*Source passage*:

Begin

After less than a year in a concentration camp she was, according to an eyewitness, “bald, emaciated and shivering.” This happy girl went from sharing a secret room with her family to sharing a concentration camp infirmary full of rats and in complete darkness with her sister. Even more excruciating is that Frank died mere weeks before the British liberated her camp.

Revelation of New Book

The research in Sullivan’s book is impressive and convincing. But the subtitle of the book, “A Cold Case Investigation,” is misleading, for the case may never have been that cold.

Early on, the book makes apparent that some people knew the identity of the person who betrayed Frank’s family to the Nazis. There is a strong possibility that Frank’s own father, Otto, the only family member to have survived the Holocaust, knew.

One is even given a rough chronology as to when he gained this knowledge. As shown by Sullivan and the research team, Otto went from feverish cooperation with the official police investigation in 1948 to indifference by the time the next official investigation in 1963 was conducted.

Otto may have supplied the reason when he told journalist Friso Endt that the family’s betrayer was Jewish. One could gather from this that either Otto was trying to protect a fellow Jew and keep what happened to his family focused on the Nazis or that he knew and forgave the betrayer because the latter faced the monstrous decision of protecting his own family by giving up others.

The most remarkable piece of evidence unearthed for the first time by the researchers was their discovery of an anonymous typed copy of a note sent to Frank’s father identifying the betrayer as a Jewish notary named Arnold van den Bergh. Miep Gies, who helped get the Frank family into the secret room in 1942, may have known about Van den Bergh as well when she hinted during a 1994 lecture that the betrayer was Jewish.

From there, the team provides strong circumstantial evidence about Van den Bergh betraying the Franks and why. As the notary of a Jewish council established by the Nazis in Amsterdam, he had access to all of the Jewish hiding places in the city; and the fact that he and his Jewish daughter were never put on the trains to the concentration camps strongly suggests the Franks and others were sacrificed instead.

One of the nagging questions put to subsequent generations about life under the Nazis is what they would have done in the same circumstances. For those quick to condemn Van den Bergh for handing a teenage girl over to the Gestapo and the girl’s father for not outing the betrayer because of some kind of Jewish loyalty, one should recognize the unique evil of the Holocaust.

End

*Directions*:
According to the passage on the Frank family's betrayal, what was Arnold van den Bergh's profession? Rely solely on the passage on the Frank family's betrayal.

*Data provided*:
Begin

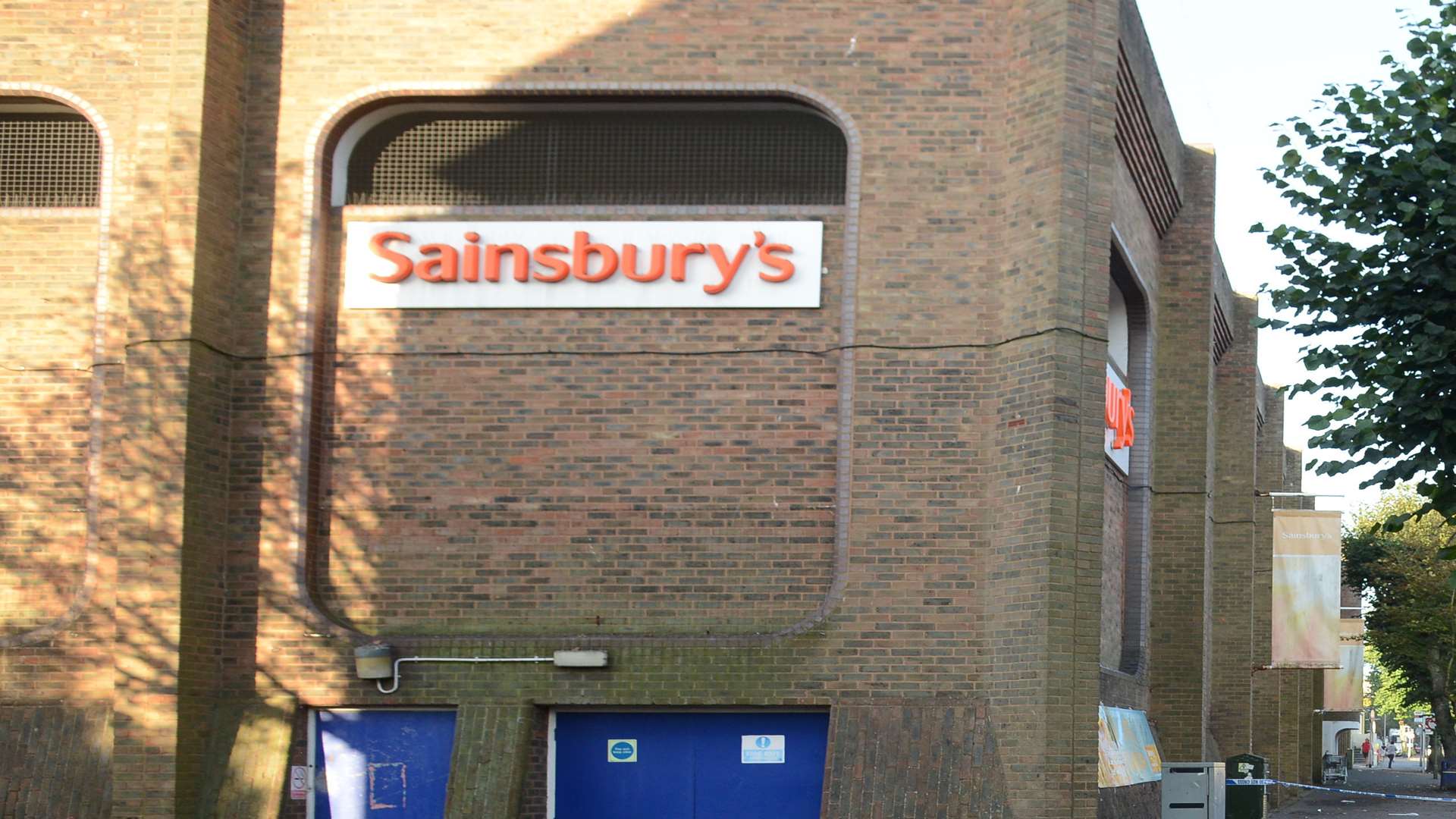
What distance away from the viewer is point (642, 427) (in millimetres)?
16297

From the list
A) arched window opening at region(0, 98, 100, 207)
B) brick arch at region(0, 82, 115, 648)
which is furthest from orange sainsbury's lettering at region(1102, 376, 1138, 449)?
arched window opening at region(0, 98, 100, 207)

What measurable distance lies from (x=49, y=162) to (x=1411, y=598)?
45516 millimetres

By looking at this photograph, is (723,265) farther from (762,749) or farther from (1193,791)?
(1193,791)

End
Begin

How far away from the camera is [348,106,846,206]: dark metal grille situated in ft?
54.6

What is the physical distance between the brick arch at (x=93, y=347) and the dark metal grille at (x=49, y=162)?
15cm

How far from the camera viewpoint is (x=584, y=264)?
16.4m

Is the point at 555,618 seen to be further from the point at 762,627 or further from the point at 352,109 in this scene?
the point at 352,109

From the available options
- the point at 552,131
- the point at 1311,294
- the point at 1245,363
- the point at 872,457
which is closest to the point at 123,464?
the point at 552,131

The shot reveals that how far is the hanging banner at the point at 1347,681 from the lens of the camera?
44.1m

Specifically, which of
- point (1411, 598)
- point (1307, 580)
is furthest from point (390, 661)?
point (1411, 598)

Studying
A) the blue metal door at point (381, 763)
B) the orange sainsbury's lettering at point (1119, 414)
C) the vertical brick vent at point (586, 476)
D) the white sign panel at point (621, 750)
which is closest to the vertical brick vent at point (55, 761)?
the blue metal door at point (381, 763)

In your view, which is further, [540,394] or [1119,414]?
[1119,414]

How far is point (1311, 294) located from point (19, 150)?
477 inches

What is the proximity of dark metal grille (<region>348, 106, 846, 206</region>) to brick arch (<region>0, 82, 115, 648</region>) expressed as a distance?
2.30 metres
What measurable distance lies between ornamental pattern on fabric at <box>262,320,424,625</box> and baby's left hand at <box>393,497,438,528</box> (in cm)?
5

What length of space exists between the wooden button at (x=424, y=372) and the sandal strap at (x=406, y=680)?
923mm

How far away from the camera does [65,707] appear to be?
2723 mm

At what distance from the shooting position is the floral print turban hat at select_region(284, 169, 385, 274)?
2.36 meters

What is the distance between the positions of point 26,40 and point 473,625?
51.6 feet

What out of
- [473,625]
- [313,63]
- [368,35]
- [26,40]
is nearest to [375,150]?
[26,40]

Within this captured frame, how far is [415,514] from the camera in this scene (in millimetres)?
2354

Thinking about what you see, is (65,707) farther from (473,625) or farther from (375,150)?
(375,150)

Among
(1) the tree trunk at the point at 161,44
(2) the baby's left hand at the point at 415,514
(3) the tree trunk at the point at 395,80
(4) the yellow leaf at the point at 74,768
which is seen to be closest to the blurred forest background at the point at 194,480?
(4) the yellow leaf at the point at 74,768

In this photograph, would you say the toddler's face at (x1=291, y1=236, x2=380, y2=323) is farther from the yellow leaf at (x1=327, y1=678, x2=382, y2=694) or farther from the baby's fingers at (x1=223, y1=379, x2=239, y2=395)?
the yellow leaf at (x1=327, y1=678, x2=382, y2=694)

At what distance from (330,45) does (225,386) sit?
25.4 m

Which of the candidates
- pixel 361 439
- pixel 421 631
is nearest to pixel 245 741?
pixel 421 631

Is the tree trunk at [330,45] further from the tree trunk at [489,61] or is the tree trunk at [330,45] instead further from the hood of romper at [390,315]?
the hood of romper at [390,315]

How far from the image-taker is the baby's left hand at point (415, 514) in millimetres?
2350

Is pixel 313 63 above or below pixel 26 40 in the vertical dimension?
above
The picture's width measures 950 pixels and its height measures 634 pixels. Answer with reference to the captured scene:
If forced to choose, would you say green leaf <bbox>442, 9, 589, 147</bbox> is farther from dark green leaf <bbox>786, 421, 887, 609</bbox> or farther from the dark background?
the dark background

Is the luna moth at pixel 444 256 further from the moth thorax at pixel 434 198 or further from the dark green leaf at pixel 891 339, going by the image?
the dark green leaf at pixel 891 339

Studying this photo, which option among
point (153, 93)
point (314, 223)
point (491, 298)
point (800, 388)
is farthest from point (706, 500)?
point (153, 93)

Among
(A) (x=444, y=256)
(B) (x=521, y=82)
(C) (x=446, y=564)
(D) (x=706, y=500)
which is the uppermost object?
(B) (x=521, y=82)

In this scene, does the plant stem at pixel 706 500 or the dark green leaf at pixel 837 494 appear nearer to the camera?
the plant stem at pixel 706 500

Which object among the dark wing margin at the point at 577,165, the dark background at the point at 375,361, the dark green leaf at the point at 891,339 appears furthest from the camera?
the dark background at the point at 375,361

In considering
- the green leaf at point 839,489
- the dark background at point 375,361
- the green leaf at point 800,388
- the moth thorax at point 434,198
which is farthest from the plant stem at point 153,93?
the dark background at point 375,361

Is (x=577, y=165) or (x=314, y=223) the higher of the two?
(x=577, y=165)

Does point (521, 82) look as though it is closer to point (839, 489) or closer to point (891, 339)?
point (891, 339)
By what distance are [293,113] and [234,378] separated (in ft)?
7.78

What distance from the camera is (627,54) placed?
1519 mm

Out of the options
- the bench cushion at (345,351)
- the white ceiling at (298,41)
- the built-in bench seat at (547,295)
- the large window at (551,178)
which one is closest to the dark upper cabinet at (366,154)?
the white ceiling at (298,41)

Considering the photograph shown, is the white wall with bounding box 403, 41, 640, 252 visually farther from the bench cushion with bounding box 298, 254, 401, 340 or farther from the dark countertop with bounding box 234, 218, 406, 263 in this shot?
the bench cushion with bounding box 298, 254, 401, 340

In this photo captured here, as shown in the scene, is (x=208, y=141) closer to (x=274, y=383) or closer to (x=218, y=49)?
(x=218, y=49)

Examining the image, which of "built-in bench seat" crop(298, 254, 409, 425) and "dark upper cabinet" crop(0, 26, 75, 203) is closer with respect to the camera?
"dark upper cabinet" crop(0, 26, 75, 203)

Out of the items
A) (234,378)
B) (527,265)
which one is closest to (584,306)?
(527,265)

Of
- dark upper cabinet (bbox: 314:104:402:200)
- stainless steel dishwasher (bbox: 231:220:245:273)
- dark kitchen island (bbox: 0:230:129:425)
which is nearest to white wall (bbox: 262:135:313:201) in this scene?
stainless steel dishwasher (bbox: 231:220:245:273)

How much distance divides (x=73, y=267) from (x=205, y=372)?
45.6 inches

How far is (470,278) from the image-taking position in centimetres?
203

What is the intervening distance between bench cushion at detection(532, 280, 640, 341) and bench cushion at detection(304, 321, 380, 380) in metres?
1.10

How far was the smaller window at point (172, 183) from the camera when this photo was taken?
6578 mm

End

*Written response*:
He was a notary, serving a Jewish council that the Nazis established in Amsterdam.